6) The HUM [thus] compriseth [in its symbolism] the Nature [or Essence] of the Five Orders [of the Buddhas of Meditation].

footnote: In the Shri-Chakra-Sambhara Tantra (cf. Arthur Avalon, Tantrik Texts, vol. vii, pp.4-6) there is a set forth a similar analysis of the HUM as follows: 'Of this HUM, the letter U standeth for the knowledge [or 
wisdom] which accomplisheth all works; the body of the letter H, for the knowledge which distinguisheth; the top of the letter H, for the equalizing knowledge; the Crescent [Chandra, the Moon], for the mirror-like knowledge; and the Bindu [Thigle, the Acuminated Circle], above that, for the changless knowledge. Mental concentration upon these various parts of the Mantra, symbolizing Mind, is the means whereby mind [in its unenlightened condition] is fitted for contemplation on the Bliss of the Divine [or Supramundane] Mind.'"

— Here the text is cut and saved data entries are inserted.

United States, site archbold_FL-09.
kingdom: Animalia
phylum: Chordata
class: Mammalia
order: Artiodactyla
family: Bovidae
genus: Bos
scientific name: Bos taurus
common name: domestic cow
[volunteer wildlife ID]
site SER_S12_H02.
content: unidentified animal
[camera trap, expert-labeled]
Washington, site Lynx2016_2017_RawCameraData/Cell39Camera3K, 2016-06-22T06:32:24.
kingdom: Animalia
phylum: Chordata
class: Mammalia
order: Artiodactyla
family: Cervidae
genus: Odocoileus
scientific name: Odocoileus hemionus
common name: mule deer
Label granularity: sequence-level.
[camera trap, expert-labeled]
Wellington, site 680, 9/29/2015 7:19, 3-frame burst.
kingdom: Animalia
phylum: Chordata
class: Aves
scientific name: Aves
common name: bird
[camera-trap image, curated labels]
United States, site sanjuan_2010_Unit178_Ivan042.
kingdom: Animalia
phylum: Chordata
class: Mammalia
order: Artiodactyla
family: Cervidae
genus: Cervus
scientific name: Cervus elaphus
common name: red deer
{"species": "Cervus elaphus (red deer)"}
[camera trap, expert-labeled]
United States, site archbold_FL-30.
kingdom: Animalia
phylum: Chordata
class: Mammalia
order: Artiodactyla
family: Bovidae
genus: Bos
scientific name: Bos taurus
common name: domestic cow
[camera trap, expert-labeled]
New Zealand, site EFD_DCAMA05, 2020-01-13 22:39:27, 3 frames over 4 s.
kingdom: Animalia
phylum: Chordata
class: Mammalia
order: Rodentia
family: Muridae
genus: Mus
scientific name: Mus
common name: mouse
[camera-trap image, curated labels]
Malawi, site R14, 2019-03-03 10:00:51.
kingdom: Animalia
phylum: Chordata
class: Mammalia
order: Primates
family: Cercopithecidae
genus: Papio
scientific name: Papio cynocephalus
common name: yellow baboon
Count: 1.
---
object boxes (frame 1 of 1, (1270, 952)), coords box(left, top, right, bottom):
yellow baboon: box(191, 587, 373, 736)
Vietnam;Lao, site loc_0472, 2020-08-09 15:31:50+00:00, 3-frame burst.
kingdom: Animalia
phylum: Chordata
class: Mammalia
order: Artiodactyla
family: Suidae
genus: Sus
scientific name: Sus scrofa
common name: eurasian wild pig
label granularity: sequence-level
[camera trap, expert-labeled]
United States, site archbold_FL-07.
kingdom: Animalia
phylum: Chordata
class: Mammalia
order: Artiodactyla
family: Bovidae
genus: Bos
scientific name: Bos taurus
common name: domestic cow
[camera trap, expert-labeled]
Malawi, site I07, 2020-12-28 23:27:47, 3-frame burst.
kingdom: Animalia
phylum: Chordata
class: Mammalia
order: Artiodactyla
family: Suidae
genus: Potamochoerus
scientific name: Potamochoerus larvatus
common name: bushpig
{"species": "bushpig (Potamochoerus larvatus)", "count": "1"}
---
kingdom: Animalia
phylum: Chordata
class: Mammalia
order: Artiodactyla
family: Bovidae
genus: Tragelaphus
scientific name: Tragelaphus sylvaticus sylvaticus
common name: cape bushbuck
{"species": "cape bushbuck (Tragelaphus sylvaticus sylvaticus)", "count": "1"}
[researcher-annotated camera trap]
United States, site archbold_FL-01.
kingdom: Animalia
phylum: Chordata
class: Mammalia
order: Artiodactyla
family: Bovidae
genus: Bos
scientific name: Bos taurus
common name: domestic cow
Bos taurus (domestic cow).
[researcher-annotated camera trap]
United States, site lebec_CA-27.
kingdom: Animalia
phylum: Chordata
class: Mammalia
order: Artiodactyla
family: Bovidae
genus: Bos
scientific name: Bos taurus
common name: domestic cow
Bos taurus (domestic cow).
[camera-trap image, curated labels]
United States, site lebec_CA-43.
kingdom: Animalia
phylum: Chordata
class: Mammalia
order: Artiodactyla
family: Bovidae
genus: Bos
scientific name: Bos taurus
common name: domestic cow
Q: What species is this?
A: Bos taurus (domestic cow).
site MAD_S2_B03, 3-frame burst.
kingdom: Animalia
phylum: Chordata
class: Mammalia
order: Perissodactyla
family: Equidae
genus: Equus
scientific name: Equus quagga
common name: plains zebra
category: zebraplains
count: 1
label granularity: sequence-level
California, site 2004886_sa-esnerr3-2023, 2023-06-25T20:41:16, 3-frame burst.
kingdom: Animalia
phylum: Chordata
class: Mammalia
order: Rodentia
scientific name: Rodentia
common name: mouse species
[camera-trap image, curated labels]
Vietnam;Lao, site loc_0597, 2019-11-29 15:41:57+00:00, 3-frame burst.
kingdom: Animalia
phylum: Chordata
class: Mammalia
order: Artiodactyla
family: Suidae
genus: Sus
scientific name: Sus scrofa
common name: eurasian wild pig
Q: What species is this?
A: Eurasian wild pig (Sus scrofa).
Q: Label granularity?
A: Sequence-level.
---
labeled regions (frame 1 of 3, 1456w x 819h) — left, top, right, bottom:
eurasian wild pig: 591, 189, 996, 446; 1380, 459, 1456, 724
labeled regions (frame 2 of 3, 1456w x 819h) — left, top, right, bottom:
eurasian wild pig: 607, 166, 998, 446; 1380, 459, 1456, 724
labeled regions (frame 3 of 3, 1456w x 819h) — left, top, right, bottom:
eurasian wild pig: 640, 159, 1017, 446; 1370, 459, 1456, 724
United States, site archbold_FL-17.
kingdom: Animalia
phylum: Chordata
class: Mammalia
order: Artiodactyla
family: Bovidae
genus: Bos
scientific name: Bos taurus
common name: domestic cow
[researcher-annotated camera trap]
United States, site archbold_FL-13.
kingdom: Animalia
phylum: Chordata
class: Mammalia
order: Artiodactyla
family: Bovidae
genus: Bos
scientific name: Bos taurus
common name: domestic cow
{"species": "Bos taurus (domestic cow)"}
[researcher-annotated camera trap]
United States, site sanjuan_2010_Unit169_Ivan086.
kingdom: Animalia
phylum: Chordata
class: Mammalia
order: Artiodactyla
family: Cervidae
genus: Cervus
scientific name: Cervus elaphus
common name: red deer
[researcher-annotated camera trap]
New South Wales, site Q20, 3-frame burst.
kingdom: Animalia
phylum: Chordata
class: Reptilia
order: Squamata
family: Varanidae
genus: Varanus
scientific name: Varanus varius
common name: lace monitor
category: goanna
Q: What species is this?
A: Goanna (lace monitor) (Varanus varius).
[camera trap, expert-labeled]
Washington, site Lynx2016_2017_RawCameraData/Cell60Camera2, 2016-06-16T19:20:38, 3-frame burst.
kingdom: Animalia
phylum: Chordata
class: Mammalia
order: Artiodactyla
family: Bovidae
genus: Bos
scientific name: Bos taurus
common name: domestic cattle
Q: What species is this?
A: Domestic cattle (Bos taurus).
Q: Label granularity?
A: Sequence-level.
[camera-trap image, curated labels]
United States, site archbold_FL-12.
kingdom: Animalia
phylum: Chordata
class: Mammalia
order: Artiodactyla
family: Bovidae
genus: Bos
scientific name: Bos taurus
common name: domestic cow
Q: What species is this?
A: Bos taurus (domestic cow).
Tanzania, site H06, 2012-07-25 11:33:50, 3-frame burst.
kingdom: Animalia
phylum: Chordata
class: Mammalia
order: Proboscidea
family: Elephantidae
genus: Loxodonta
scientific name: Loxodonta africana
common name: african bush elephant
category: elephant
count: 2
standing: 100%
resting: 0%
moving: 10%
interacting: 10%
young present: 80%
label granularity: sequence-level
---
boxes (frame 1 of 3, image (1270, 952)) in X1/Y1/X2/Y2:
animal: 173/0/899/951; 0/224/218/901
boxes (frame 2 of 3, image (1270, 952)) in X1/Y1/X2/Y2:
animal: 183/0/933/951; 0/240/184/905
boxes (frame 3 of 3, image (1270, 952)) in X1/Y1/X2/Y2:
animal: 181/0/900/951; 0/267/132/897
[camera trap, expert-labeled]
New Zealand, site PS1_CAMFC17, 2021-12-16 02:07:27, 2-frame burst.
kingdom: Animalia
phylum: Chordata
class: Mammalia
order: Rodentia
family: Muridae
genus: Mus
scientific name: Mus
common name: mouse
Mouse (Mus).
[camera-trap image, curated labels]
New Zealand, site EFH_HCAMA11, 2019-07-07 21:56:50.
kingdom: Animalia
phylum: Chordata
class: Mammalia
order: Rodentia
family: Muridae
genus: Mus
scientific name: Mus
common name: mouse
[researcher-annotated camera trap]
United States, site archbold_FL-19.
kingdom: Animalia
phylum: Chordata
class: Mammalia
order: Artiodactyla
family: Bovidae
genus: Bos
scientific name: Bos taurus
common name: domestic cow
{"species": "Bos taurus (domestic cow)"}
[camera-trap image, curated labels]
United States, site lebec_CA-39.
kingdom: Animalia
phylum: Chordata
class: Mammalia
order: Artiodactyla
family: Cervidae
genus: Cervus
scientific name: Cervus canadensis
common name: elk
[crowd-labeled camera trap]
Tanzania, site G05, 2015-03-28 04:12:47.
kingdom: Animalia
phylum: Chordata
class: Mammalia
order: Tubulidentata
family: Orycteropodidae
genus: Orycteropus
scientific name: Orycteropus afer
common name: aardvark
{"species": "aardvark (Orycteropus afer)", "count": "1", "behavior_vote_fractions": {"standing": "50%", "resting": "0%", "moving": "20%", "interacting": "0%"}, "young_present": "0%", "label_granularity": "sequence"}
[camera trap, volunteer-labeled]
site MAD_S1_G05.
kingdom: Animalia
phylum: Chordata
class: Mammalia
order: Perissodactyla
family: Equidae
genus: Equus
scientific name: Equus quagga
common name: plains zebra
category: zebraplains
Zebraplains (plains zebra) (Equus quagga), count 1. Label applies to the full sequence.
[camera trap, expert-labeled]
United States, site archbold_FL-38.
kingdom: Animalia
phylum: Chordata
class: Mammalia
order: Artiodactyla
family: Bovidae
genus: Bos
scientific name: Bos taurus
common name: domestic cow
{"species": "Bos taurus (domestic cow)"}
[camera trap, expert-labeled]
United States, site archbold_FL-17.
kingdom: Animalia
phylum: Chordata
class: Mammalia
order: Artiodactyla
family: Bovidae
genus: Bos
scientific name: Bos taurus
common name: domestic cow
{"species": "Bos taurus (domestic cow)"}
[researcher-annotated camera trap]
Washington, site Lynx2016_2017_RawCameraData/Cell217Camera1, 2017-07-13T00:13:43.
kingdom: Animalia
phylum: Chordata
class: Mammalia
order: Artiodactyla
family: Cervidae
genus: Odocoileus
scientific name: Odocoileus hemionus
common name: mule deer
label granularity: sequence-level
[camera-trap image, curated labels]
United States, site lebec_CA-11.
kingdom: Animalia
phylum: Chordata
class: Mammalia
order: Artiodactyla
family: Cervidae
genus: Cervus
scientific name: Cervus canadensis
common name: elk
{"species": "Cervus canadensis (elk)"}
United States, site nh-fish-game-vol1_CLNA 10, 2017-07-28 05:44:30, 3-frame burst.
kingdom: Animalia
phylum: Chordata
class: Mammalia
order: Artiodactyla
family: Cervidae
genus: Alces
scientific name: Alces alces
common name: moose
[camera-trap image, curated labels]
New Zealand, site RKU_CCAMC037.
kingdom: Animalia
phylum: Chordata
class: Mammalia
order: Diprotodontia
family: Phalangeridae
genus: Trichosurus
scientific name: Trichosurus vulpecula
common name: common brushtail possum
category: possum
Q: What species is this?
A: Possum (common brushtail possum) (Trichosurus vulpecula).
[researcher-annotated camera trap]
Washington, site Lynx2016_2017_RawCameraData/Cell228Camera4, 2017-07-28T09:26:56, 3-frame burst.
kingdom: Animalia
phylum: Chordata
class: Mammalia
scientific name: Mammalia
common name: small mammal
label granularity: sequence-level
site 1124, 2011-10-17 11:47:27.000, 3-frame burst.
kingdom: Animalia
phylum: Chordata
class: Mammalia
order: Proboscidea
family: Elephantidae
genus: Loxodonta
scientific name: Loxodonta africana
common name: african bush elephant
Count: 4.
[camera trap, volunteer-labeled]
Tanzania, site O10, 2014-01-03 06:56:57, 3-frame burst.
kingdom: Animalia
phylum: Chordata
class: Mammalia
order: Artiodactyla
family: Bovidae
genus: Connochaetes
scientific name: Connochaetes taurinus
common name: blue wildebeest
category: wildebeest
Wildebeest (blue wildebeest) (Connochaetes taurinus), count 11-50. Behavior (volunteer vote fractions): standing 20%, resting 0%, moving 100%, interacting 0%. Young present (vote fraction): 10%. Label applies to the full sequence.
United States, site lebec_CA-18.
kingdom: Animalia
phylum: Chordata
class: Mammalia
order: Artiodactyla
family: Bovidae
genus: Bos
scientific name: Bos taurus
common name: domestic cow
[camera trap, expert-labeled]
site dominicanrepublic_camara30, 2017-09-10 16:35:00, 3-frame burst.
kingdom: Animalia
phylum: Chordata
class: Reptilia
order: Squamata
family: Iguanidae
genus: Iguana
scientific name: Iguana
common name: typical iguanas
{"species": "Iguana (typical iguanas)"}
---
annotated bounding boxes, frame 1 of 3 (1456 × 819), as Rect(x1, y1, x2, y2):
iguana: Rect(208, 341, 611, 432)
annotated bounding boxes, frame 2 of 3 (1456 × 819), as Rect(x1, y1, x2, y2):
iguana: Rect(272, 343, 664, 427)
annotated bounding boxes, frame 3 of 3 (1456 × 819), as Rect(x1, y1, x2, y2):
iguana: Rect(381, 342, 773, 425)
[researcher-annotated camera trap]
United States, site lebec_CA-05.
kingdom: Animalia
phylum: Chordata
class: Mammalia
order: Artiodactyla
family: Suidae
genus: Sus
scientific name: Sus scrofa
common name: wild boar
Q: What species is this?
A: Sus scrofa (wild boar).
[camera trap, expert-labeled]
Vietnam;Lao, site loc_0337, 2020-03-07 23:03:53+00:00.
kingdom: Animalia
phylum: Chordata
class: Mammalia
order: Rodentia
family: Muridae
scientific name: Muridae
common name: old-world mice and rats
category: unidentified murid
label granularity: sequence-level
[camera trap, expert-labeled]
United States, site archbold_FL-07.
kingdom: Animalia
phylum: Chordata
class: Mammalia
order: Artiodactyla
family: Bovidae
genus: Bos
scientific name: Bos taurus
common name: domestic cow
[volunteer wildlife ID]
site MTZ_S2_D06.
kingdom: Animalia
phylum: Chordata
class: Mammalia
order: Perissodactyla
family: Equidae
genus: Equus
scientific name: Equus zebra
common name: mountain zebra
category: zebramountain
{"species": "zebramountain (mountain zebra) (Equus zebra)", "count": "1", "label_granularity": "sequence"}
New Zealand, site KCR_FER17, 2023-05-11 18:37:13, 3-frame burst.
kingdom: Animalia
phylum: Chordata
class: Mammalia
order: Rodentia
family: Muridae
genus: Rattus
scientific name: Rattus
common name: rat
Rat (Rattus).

[Homage to the Enlightened Ones throughout the three times & ten directions!!]

in short,

1. Bindu = blue
(Vairochana/Dharma-Dhatu Wisdom: Aggregate of Matter/Wisdom-Stupidity, the world of devas.)

2. Crescent = white
(Akshobhya/Mirror-like Wisdom: Aggregate of Consciousness/Wisdom-Anger, the hell worlds.)

3. horizontal stroke = yellow
(Ratna-Sambhava/Wisdom of Equality: Aggregate of Touch/Wisdom-Pride/Selfishness, the human world.)

4. part resembling the # '5' (aspirated HA) = red 
(Amitabha/Discriminating Wisdom: Aggregate of Feelings (attachment)/wisom-lust/greed, the hungry 
ghost world.)

5. two curves like stick-figure bird or broken #3 (silent HA) = green
(Amogha-Siddhi/All-Perfecting Wisdom: Aggregate of Volition/wisdom-jealousy, the titan world.)

Each of the Five Wisdoms/Aggregates are inherently empty, self-liberated and pure, which is why they're each identified with both a wisdom & a poison.